What is required -> From the line with "Noting what this" through the final line, please write out the listing exactly, including both of those lines.

=== Dataset excerpts ===

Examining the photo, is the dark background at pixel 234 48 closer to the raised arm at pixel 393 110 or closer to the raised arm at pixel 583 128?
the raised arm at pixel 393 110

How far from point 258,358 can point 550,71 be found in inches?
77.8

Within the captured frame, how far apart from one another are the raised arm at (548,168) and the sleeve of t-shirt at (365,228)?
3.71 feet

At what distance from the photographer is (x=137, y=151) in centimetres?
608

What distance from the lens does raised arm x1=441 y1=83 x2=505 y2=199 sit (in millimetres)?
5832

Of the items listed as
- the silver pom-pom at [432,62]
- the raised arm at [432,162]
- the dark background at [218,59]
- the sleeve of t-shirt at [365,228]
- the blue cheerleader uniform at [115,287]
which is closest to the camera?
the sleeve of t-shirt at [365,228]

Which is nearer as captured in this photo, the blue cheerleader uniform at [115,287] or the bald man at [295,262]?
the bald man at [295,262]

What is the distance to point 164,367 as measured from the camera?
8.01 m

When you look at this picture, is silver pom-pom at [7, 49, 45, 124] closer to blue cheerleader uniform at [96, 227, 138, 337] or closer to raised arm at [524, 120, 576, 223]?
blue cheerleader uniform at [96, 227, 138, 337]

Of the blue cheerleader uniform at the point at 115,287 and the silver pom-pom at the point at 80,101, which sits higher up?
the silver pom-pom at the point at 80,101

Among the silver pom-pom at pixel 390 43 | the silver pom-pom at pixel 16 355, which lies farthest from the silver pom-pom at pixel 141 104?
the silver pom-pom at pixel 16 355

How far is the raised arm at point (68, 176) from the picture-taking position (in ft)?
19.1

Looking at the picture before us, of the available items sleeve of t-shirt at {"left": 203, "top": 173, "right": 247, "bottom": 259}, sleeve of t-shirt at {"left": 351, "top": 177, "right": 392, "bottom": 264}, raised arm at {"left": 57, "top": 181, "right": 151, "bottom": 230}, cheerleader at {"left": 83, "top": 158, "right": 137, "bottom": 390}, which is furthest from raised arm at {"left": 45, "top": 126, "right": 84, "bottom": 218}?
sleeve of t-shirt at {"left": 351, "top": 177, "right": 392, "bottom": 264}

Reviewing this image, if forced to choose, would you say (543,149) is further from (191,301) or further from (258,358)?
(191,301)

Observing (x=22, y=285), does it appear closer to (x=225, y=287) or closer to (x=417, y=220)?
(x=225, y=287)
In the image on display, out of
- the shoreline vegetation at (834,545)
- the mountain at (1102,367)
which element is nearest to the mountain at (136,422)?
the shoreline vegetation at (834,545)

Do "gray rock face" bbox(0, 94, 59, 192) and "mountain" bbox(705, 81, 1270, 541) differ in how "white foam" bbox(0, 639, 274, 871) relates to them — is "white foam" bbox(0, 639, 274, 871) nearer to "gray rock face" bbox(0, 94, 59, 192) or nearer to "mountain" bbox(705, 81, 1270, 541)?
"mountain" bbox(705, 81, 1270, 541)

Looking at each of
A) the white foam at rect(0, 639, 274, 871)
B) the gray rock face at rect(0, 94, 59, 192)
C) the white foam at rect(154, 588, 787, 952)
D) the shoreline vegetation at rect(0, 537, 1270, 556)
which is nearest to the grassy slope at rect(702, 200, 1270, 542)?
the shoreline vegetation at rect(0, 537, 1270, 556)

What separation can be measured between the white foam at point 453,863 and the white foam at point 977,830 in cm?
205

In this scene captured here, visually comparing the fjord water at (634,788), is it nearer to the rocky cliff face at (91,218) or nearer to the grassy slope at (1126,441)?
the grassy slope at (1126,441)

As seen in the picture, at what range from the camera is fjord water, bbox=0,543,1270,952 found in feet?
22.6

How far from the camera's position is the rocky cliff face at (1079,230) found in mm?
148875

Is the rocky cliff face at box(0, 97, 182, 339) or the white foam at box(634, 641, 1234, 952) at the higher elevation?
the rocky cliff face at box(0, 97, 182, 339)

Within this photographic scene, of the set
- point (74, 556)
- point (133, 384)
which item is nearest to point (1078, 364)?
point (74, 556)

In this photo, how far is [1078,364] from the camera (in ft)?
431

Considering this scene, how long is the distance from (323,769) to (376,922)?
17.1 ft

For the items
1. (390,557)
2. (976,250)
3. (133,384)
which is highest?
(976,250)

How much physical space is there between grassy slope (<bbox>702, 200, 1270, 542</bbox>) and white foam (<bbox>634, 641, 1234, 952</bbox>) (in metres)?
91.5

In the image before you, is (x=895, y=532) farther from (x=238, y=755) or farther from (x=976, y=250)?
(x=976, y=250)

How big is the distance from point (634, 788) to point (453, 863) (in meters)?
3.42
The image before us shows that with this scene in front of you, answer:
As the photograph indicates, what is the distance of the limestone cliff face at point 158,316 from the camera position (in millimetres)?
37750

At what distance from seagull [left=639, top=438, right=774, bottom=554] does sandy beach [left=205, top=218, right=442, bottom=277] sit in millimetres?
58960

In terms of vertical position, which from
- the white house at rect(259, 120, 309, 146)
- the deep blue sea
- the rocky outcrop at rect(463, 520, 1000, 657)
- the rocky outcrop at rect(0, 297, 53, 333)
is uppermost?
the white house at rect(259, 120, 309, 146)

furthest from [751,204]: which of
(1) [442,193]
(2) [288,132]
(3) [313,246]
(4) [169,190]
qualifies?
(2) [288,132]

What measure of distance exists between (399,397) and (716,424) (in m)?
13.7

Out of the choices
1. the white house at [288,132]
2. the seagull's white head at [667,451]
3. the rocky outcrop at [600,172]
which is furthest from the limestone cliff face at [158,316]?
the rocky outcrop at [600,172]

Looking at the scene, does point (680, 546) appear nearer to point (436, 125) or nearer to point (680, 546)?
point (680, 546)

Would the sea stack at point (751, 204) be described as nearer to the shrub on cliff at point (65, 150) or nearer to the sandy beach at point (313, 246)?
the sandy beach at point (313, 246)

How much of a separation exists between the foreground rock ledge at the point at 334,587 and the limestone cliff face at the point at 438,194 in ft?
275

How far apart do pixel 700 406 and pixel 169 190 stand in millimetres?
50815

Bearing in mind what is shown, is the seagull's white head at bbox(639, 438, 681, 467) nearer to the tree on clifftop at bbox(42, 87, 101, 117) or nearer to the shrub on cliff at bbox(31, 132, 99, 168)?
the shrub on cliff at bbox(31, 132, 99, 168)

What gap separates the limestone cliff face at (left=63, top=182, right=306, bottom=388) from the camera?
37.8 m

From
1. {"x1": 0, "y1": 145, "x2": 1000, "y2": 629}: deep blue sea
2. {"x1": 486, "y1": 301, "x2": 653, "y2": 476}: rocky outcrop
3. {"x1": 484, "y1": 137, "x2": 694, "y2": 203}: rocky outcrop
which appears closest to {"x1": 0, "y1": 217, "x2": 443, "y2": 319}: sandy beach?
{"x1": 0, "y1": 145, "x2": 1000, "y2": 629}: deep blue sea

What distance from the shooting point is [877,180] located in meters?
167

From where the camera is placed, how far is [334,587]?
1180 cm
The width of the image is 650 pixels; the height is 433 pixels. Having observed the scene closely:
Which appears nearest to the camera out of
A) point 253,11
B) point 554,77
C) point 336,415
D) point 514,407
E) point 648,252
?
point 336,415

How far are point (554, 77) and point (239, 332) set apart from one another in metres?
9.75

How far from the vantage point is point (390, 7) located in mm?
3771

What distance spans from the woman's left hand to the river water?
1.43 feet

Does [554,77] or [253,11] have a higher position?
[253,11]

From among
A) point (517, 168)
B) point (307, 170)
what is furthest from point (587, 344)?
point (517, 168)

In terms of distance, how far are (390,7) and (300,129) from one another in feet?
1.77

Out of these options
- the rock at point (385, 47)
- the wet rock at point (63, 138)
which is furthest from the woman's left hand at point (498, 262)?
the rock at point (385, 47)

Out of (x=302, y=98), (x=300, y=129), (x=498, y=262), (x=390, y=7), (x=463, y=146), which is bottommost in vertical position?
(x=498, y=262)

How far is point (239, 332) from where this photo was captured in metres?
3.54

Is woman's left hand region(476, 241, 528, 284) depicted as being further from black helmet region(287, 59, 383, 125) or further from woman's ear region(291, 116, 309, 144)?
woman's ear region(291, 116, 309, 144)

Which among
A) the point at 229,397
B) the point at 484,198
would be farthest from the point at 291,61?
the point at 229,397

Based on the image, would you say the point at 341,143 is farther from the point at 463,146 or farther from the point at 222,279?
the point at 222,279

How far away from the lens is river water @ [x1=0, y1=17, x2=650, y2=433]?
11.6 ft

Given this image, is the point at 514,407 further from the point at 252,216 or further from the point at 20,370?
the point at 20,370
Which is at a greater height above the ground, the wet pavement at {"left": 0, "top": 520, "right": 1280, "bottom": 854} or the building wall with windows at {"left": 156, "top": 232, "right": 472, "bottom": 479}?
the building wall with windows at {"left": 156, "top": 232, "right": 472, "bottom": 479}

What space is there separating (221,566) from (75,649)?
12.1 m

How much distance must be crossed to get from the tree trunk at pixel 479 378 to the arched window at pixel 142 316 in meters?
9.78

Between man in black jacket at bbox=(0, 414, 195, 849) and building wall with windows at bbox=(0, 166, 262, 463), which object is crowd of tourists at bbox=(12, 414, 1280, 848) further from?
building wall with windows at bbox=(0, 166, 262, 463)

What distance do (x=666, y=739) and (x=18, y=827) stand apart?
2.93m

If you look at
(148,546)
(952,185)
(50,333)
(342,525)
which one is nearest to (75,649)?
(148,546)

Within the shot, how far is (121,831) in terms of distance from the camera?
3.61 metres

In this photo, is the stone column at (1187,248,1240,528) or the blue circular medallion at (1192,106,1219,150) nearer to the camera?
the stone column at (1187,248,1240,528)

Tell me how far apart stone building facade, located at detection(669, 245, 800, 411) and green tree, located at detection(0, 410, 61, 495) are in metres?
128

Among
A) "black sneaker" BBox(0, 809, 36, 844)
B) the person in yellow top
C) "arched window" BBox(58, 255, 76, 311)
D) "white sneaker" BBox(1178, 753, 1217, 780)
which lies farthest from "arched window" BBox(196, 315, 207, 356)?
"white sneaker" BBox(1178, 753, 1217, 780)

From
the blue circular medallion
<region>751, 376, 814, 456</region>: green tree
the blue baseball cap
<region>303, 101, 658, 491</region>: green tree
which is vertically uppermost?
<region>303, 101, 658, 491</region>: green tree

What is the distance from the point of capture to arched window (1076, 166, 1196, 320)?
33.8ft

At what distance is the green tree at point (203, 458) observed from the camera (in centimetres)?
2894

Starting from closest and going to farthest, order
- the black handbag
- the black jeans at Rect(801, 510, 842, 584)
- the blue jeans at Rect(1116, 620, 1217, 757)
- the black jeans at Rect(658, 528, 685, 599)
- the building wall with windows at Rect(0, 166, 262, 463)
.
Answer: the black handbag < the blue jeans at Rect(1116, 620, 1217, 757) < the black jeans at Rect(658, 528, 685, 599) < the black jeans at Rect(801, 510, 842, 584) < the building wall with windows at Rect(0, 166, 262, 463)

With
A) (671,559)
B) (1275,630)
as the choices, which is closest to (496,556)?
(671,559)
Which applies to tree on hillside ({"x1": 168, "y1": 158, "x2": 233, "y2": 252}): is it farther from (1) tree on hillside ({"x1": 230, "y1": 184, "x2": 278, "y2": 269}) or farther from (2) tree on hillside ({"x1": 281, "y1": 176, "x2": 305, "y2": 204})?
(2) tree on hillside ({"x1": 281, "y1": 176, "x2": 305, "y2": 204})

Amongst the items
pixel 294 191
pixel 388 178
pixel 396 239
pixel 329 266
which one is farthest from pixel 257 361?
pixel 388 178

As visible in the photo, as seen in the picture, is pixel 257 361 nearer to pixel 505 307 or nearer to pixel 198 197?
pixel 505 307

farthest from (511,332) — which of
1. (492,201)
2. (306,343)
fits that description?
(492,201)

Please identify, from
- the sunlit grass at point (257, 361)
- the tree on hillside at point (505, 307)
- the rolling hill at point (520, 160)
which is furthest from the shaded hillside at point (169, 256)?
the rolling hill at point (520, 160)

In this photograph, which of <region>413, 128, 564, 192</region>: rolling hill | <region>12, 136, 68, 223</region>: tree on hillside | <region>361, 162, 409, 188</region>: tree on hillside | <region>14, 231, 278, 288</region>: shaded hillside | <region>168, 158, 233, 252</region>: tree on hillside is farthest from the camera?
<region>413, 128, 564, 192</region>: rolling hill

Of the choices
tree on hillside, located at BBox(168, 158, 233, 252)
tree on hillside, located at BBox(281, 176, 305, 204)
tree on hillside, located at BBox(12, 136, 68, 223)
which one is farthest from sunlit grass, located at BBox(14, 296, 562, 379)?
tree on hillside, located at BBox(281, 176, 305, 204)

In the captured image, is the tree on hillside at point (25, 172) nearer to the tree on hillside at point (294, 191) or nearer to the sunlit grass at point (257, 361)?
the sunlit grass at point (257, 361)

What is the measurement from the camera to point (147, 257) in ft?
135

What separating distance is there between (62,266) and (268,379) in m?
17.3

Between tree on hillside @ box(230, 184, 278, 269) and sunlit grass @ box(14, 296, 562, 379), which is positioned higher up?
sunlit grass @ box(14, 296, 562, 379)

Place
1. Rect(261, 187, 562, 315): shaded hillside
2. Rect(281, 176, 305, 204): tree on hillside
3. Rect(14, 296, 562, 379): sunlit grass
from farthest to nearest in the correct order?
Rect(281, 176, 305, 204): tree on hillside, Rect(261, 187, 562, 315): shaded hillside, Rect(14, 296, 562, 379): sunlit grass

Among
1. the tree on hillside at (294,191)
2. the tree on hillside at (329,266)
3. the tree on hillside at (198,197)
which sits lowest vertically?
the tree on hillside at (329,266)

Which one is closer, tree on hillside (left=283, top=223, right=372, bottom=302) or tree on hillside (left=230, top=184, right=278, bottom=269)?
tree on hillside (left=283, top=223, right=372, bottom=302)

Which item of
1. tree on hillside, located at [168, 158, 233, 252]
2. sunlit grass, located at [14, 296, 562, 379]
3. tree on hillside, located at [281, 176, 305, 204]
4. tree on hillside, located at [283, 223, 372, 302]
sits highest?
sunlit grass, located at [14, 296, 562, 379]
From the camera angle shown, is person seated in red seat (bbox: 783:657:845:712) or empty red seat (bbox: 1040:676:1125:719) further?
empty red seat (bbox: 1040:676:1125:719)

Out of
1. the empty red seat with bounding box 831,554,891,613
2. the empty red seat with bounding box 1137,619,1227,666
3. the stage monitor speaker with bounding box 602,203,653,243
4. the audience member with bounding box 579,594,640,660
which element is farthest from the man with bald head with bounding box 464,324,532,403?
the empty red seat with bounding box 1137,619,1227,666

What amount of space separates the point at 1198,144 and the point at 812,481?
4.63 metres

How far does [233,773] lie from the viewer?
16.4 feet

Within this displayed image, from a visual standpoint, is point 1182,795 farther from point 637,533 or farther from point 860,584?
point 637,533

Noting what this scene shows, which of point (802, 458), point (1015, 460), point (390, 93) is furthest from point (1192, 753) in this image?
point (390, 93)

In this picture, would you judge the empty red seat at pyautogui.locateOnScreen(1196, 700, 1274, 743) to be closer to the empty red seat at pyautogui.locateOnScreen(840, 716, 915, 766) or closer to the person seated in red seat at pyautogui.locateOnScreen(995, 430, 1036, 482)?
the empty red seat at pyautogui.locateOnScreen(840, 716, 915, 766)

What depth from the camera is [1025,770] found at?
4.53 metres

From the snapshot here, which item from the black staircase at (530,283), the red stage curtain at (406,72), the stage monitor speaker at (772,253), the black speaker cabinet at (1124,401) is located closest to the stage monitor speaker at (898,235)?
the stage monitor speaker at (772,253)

===

Response ->
Noting what this scene shows, which of point (802, 458), point (1015, 460), point (390, 93) is furthest from point (1192, 753) in this image?
point (390, 93)

In this picture, would you judge the empty red seat at pyautogui.locateOnScreen(1196, 700, 1274, 743) to be closer to the empty red seat at pyautogui.locateOnScreen(840, 716, 915, 766) or closer to the person seated in red seat at pyautogui.locateOnScreen(995, 430, 1036, 482)?
the empty red seat at pyautogui.locateOnScreen(840, 716, 915, 766)

What depth from the camera is [1025,770] found at?
4.53 metres

From the snapshot here, which item from the black staircase at (530,283), the red stage curtain at (406,72), the stage monitor speaker at (772,253), the black speaker cabinet at (1124,401) is located closest to the stage monitor speaker at (898,235)?
the stage monitor speaker at (772,253)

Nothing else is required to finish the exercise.